HYBRID EVENT: You can participate in person at Valencia, Spain or Virtually from your home or work.
Muhammad Asif Nawaz, Speaker at Catalysis Conferences
Shaheed Benazir Bhutto University, Pakistan
Title : Immobilization of bacterial maltase using different polymers: An Excellent design of using maltase in continuous industrial process


The current study deals with the comparative study related to immobilization of maltase using synthetic (polyacrylamide) and non-synthetic (calcium alginate, agar-agar and agarose) polymers via entrapment technique. Polyacrylamide beads were formed by cross-linking of monomers, agar-agar and agarose through solidification while alginate beads were prepared by simple gelation. Results showed that the efficiency of enzyme significantly improved after immobilization and among all tested supports agar-agar was found to be the most promising and biocompatible for maltase in terms of immobilization yield (82.77%). The catalytic behavior of maltase was slightly shifted in terms of reaction time (free enzyme, agarose and polyacrylamide: 05 minutes; agar-agar and alginate: 10 minutes), pH (free enzyme, alginate and polyacrylamide: 6.5; agar-agar, agarose: 7.0) and temperature (free enzyme: 45°C; alginate: 50°C; polyacrylamide: 55°C; agarose: 60°C; agar-agar: 65°C). Furthermore, evaluation of kinetic study revealed that after entrapment the affinity (Km) and maximum velocity (Vmax) of maltase was affected. Activation energy of entrapped maltase decreased which increases its stability at higher temperatures for longer time period. Stability profile of immobilized maltase also revealed that all the supports utilized have significantly enhanced the activity of maltase at higher temperatures then its free counterpart. However, recycling data showed that agar-agar entrapped maltase retained 20% of its initial activity even after 10 cycles followed by agarose (10%) while polyacrylamide and alginate showed no activity after 8 and 6 cycles respectively. Thus, it can be anticipated from current study that immobilization of maltase using various supports effectively improve the catalytic properties of enzyme for its efficient utilization in different bioprocesses.

Task requirements —
A: According to the maltase immobilization abstract, which support gave the highest immobilization yield, and what was that yield?
B: List every polymer that the maltase immobilization abstract names as a support for entrapping the enzyme.

Material provided —

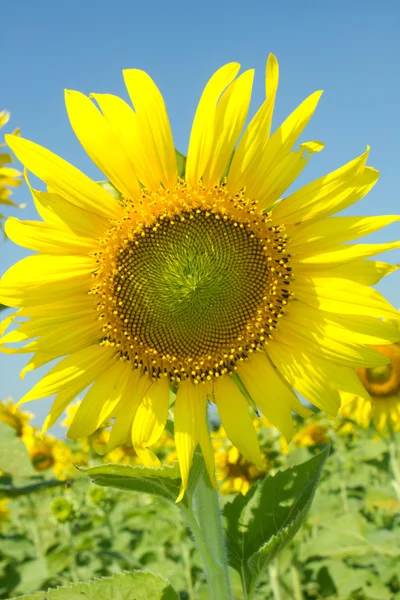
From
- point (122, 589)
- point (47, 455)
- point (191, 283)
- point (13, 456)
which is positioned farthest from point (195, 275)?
point (47, 455)

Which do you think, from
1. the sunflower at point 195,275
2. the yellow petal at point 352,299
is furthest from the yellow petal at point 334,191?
the yellow petal at point 352,299

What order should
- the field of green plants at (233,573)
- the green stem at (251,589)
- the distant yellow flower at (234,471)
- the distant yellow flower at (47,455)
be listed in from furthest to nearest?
1. the distant yellow flower at (47,455)
2. the distant yellow flower at (234,471)
3. the field of green plants at (233,573)
4. the green stem at (251,589)

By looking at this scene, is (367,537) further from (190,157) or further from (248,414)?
(190,157)

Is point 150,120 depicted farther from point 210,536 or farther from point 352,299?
point 210,536

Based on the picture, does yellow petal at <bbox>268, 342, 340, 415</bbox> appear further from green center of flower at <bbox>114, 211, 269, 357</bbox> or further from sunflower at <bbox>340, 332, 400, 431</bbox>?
sunflower at <bbox>340, 332, 400, 431</bbox>

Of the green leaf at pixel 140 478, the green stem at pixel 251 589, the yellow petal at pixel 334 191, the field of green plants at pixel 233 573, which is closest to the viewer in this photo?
the green leaf at pixel 140 478

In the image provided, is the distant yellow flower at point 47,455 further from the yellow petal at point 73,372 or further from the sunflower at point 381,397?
the yellow petal at point 73,372
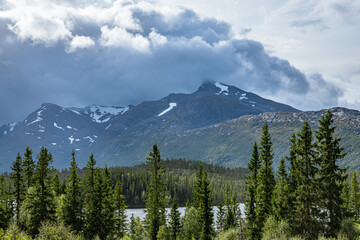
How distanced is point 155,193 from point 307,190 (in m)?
31.1

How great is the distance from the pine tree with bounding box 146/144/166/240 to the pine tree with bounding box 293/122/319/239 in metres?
27.7

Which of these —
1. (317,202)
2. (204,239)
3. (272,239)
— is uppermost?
(317,202)

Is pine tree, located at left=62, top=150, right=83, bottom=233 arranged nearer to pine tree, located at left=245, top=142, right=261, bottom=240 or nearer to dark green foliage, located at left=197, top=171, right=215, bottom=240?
dark green foliage, located at left=197, top=171, right=215, bottom=240

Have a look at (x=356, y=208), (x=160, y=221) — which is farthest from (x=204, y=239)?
(x=356, y=208)

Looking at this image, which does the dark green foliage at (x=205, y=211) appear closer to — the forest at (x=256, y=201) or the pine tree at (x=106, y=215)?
the forest at (x=256, y=201)

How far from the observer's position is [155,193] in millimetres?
72250

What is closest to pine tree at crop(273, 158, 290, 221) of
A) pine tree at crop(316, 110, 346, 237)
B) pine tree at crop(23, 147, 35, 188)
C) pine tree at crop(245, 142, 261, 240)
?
pine tree at crop(245, 142, 261, 240)

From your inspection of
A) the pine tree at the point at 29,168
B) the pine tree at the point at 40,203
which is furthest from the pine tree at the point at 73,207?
the pine tree at the point at 29,168

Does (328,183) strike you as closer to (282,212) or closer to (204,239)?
(282,212)

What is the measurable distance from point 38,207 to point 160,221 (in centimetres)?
2430

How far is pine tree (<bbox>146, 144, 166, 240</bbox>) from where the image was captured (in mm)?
72188

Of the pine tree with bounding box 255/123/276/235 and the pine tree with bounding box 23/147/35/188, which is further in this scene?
the pine tree with bounding box 23/147/35/188

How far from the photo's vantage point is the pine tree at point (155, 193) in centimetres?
7219

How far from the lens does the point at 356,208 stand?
303ft
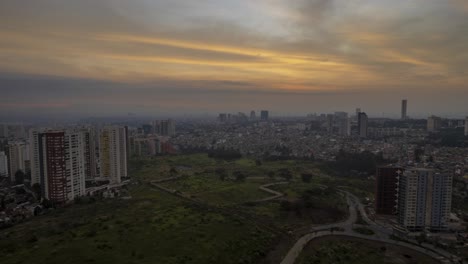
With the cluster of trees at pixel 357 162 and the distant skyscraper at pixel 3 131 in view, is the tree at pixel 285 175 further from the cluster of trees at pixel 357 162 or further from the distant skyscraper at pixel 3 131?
the distant skyscraper at pixel 3 131

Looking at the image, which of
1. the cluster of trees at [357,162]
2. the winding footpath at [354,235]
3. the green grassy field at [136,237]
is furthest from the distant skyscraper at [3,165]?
the cluster of trees at [357,162]

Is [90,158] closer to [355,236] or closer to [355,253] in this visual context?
[355,236]

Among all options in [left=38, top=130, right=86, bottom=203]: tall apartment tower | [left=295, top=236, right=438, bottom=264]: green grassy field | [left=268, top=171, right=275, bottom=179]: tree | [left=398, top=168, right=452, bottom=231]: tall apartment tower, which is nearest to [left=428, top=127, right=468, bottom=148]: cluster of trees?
[left=268, top=171, right=275, bottom=179]: tree

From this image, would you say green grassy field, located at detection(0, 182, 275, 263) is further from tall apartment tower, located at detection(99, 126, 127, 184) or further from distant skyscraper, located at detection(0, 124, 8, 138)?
distant skyscraper, located at detection(0, 124, 8, 138)

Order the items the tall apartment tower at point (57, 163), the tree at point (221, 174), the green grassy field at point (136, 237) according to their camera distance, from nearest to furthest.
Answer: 1. the green grassy field at point (136, 237)
2. the tall apartment tower at point (57, 163)
3. the tree at point (221, 174)

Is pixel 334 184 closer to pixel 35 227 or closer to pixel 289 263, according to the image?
pixel 289 263

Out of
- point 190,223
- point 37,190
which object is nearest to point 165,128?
point 37,190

Results by task —
A: Agar-agar, with an immobilization yield of 82.77%.

B: Polyacrylamide, calcium alginate, agar-agar, agarose